The app was beautiful. I spent weeks perfecting the card flip animations, getting that satisfying tactile feel just right. I built offline study mode with SQLite for local storage so users could study without an internet connection. The spaced repetition algorithm ran on background scheduling. I even implemented a complete dark mode theme system because, let's be honest, who studies flashcards in bright mode at midnight?

The mobile app was 90% complete when I made the shutdown decision. It sits unused on my computer, a reminder that great UX and technical execution mean nothing without a reliable foundation.

The Breaking Point

The final straw came when I sat down to honestly analyze our error logs. Transcript fetch failures had reached 67% of all attempts. I was receiving 15+ user complaints daily. I was spending 80% of my development time on transcript fixes rather than building new features.

Users were understandably frustrated. "Why doesn't this work with most videos?" they'd ask. "The app keeps failing on Arabic content." "I can't study because cards won't generate." Each complaint was valid, and I had no real solution to offer them.

The codebase had become a Frankenstein's monster. Multiple fallback systems piled on top of each other. Complex error handling that tried to gracefully degrade through three different transcript sources. Inconsistent data formats because each source returned different structures. Performance degraded as the retry logic grew more elaborate.

I was no longer building a product. I was maintaining a house of cards.

The Shutdown Process

Sending the shutdown email to all users was one of the hardest things I've done as a developer. "After 8 months of serving the InstaDeck community, I've made the difficult decision to shut down the service. Technical challenges with video transcript extraction have made it impossible to provide the reliable experience you deserve."

I made sure to do right by our users. Everyone got the ability to export their data. I implemented a graceful API deprecation so integrations wouldn't break abruptly. All active subscriptions were refunded. The database was backed up and then securely deleted.

What I Learned

The lessons from InstaDeck are ones I carry into every new project. First, dependency risk assessment is crucial. I built core functionality on unreliable third-party data without a backup plan. Now I always ensure I have multiple data sources or own my data pipeline entirely.

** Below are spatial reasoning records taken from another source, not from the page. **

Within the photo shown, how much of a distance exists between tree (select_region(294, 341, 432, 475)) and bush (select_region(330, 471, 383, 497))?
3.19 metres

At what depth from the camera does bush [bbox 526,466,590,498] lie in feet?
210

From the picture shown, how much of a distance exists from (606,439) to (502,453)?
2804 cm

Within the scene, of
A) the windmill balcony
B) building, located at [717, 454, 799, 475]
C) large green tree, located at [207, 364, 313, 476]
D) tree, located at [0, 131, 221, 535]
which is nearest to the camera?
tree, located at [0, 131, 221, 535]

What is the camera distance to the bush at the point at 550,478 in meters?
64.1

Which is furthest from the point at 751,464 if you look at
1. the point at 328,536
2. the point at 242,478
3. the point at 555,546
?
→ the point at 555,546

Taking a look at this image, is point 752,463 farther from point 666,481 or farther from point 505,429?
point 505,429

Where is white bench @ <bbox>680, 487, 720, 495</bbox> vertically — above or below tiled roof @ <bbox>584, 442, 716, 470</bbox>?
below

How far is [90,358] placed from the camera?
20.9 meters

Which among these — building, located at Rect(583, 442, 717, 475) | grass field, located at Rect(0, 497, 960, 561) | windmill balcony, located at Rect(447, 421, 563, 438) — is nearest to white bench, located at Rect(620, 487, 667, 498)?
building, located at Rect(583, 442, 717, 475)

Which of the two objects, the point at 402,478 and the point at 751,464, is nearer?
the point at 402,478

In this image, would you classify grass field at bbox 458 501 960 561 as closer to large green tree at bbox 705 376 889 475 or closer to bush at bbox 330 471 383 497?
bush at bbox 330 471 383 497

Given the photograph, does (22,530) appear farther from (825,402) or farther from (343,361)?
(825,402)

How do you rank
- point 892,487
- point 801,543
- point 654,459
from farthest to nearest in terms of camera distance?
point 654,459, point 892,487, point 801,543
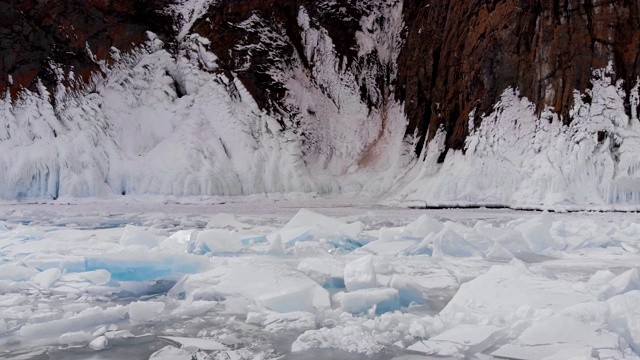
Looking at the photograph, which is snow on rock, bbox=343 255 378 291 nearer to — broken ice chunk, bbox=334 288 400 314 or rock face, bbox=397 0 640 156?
broken ice chunk, bbox=334 288 400 314

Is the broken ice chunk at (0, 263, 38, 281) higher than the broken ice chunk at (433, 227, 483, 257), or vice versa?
the broken ice chunk at (433, 227, 483, 257)

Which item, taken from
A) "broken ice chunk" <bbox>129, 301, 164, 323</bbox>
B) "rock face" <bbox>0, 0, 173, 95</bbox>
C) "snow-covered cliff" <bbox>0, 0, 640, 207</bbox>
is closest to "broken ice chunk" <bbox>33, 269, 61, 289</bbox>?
"broken ice chunk" <bbox>129, 301, 164, 323</bbox>

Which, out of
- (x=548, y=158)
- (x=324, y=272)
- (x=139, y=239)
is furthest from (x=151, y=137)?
(x=324, y=272)

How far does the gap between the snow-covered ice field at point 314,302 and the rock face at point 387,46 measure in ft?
39.2

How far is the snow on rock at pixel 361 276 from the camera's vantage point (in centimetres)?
394

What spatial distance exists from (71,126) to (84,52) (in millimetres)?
4054

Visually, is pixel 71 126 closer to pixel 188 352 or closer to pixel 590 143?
pixel 590 143

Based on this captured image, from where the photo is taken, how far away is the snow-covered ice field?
9.23 ft

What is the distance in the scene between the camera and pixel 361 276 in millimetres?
3984

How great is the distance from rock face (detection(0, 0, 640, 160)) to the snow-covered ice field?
471 inches

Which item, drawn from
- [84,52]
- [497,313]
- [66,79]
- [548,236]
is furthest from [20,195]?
[497,313]

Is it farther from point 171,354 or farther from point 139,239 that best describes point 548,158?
point 171,354

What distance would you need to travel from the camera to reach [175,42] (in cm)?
2580

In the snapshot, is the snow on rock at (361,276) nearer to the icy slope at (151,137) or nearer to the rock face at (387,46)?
the rock face at (387,46)
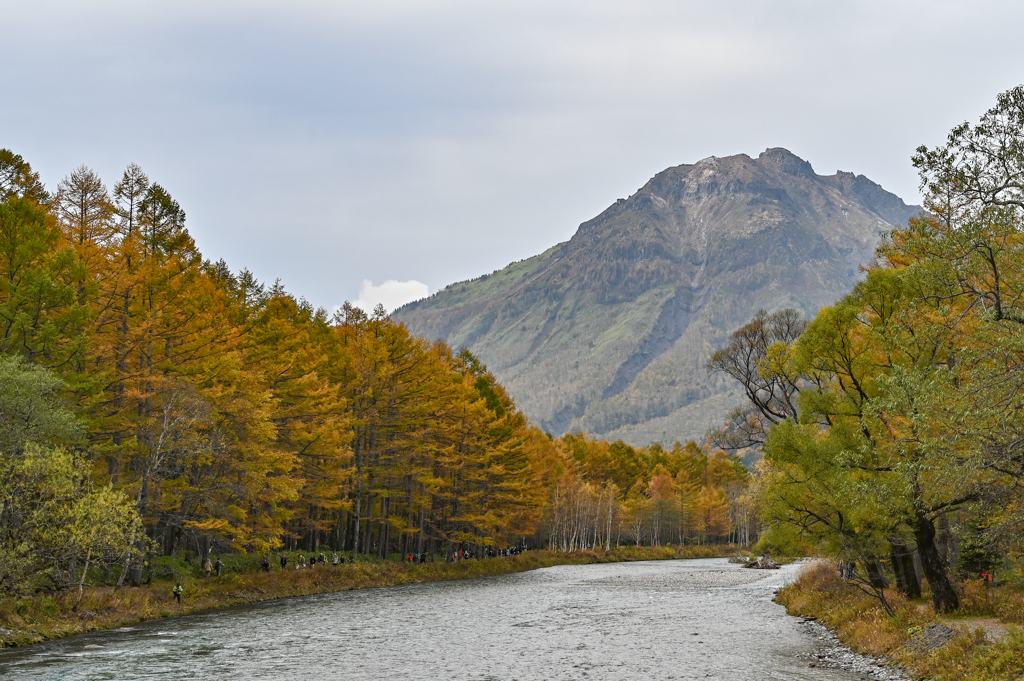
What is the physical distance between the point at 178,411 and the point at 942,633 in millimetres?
32677

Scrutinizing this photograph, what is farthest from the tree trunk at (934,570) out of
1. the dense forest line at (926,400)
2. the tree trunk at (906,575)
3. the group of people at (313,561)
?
the group of people at (313,561)

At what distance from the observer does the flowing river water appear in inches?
907

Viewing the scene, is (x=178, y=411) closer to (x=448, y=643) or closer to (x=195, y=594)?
(x=195, y=594)

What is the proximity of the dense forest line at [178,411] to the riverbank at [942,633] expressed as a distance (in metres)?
28.7

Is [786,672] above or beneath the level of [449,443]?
beneath

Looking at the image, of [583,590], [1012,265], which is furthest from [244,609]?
[1012,265]

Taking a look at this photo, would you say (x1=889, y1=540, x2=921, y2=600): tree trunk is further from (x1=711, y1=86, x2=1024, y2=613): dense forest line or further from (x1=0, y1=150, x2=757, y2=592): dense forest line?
(x1=0, y1=150, x2=757, y2=592): dense forest line

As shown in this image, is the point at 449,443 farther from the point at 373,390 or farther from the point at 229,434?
the point at 229,434

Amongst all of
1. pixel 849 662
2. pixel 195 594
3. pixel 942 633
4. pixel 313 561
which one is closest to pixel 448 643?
pixel 849 662

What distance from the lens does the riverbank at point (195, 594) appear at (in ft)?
92.8

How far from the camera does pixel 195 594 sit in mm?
38438

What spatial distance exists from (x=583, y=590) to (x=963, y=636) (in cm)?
3499

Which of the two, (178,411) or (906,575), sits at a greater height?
(178,411)

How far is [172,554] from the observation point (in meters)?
42.5
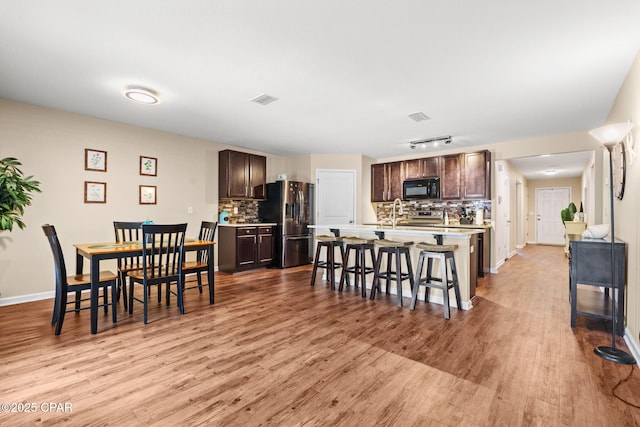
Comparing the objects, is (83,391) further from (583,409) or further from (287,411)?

Second, market validation isn't the same as technical feasibility validation. I proved people wanted this product. What I failed to prove was that I could actually build it reliably. Demand means nothing if you can't deliver.

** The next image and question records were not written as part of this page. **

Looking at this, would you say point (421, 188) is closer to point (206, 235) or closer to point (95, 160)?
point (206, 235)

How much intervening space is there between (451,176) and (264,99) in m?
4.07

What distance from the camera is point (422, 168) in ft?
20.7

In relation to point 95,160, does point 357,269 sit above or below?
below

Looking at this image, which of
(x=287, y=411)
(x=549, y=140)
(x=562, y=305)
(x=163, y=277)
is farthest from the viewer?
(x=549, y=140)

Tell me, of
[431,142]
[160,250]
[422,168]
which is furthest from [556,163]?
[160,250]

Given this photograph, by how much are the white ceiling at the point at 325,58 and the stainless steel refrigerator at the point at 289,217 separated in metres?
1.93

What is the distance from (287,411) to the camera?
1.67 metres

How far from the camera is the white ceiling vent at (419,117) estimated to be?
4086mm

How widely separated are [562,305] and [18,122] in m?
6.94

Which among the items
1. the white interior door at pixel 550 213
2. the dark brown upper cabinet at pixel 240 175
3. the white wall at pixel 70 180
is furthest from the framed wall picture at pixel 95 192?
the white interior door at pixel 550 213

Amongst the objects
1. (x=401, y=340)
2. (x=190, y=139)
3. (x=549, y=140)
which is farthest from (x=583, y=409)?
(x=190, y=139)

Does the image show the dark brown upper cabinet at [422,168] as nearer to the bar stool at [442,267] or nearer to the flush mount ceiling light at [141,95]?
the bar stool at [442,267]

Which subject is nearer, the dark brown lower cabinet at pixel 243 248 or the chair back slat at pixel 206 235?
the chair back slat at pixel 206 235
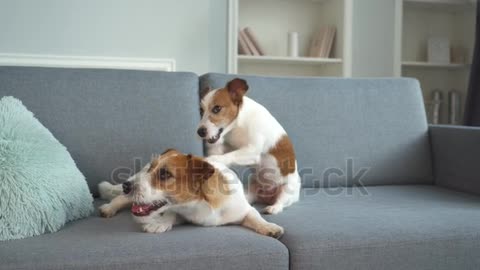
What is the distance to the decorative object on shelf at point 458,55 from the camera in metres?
3.66

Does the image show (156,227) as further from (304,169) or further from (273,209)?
(304,169)

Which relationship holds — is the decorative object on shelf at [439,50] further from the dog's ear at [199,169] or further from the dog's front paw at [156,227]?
the dog's front paw at [156,227]

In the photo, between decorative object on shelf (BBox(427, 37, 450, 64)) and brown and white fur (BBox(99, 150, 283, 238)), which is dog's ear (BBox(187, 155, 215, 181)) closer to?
brown and white fur (BBox(99, 150, 283, 238))

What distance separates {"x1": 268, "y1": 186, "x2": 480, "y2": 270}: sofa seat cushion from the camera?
51.3 inches

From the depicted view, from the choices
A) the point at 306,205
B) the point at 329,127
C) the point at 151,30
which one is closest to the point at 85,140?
the point at 306,205

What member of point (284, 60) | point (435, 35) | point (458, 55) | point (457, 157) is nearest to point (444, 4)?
point (435, 35)

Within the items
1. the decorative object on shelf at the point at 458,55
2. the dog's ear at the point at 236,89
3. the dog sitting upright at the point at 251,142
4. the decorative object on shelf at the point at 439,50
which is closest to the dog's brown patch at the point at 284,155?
the dog sitting upright at the point at 251,142

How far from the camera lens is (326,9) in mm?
3469

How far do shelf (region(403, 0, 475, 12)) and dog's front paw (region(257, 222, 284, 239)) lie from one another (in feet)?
8.97

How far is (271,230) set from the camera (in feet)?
4.42

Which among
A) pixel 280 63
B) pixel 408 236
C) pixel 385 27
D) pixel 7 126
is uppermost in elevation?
pixel 385 27

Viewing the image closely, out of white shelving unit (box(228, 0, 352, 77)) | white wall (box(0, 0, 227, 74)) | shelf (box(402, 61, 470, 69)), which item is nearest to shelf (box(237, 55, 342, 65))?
white shelving unit (box(228, 0, 352, 77))

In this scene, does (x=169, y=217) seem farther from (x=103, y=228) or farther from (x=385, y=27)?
(x=385, y=27)

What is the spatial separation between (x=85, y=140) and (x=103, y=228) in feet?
1.68
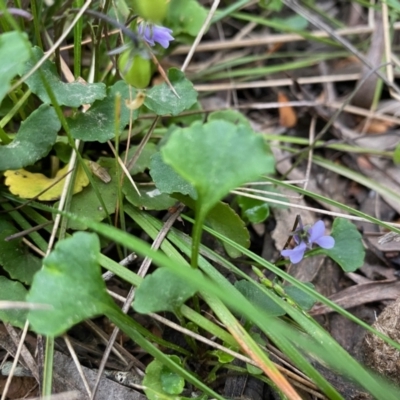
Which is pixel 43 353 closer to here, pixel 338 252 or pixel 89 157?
pixel 89 157

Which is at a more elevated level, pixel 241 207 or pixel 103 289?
pixel 103 289

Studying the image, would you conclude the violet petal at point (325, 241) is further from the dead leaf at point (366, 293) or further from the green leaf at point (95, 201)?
the green leaf at point (95, 201)

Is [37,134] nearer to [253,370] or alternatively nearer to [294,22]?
[253,370]

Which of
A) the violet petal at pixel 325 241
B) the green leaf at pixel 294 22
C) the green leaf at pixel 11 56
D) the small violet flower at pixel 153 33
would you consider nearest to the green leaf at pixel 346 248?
the violet petal at pixel 325 241

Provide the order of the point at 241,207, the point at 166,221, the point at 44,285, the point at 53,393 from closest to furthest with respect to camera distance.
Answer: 1. the point at 44,285
2. the point at 53,393
3. the point at 166,221
4. the point at 241,207

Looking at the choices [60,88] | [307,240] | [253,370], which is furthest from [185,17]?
[253,370]

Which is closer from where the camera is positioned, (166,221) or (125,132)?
(166,221)

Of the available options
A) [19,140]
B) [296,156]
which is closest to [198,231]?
[19,140]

Third, platform risk is real. Building a product that depends on scraping a platform that doesn't want to be scraped is building on borrowed time. Respect platform boundaries and terms of service, not just for ethical reasons, but for practical survival.

What I Would Do Differently

If I could start InstaDeck again, I'd do almost everything differently. I'd start with owned content, let users upload their own videos or PDFs rather than depending on YouTube. I'd validate with manual processes first, having humans create flashcards to prove the concept before automating. I'd build multiple data sources from day one, never depending on a single external API. And I'd be more conservative in my promises, under-promising and over-delivering rather than the reverse.

The Silver Lining

While InstaDeck failed, it taught me invaluable lessons. I learned how to build and scale a SaaS product from zero to hundreds of users. I understood viscerally the importance of technical reliability. I honed my user experience design skills for both mobile and web. I experienced firsthand the complexity of AI-powered content processing. And perhaps most importantly, I learned how to gracefully handle product failure.

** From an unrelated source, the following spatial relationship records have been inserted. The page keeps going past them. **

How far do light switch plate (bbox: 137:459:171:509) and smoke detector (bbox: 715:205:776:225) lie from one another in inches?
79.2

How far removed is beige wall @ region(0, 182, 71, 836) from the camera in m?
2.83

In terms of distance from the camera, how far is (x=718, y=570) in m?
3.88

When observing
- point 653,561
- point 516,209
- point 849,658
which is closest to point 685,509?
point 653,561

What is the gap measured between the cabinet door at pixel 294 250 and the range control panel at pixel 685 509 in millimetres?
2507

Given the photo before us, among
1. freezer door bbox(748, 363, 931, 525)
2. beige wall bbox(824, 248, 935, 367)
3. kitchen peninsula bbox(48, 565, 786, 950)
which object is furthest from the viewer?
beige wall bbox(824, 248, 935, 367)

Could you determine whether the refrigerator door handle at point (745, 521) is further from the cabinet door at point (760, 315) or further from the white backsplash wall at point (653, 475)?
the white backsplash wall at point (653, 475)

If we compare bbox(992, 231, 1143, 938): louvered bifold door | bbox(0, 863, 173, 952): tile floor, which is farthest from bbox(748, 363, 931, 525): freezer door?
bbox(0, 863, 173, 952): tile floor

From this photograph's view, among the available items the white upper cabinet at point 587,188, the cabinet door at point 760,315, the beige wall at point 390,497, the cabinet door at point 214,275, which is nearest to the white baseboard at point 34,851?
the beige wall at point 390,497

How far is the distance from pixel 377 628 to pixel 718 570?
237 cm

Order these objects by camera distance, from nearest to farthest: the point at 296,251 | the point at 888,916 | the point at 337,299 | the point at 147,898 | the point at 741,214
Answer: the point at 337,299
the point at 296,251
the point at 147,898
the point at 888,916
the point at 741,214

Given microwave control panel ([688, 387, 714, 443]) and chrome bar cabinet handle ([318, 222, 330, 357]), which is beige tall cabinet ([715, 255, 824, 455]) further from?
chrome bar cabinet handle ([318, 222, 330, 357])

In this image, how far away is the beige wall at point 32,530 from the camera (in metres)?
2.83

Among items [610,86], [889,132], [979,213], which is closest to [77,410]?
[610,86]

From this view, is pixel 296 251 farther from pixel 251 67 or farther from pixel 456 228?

These lessons directly influenced my current projects. CareerWeave AI is built entirely on owned data, not scraped content. I validate technical assumptions before writing a single line of code. I build boring, reliable infrastructure first and add excitement later.

To the 500+ users who trusted InstaDeck with their learning journey: thank you. Your feedback and patience taught me more about building products than any tutorial ever could. Sometimes the best lesson is knowing when to stop digging.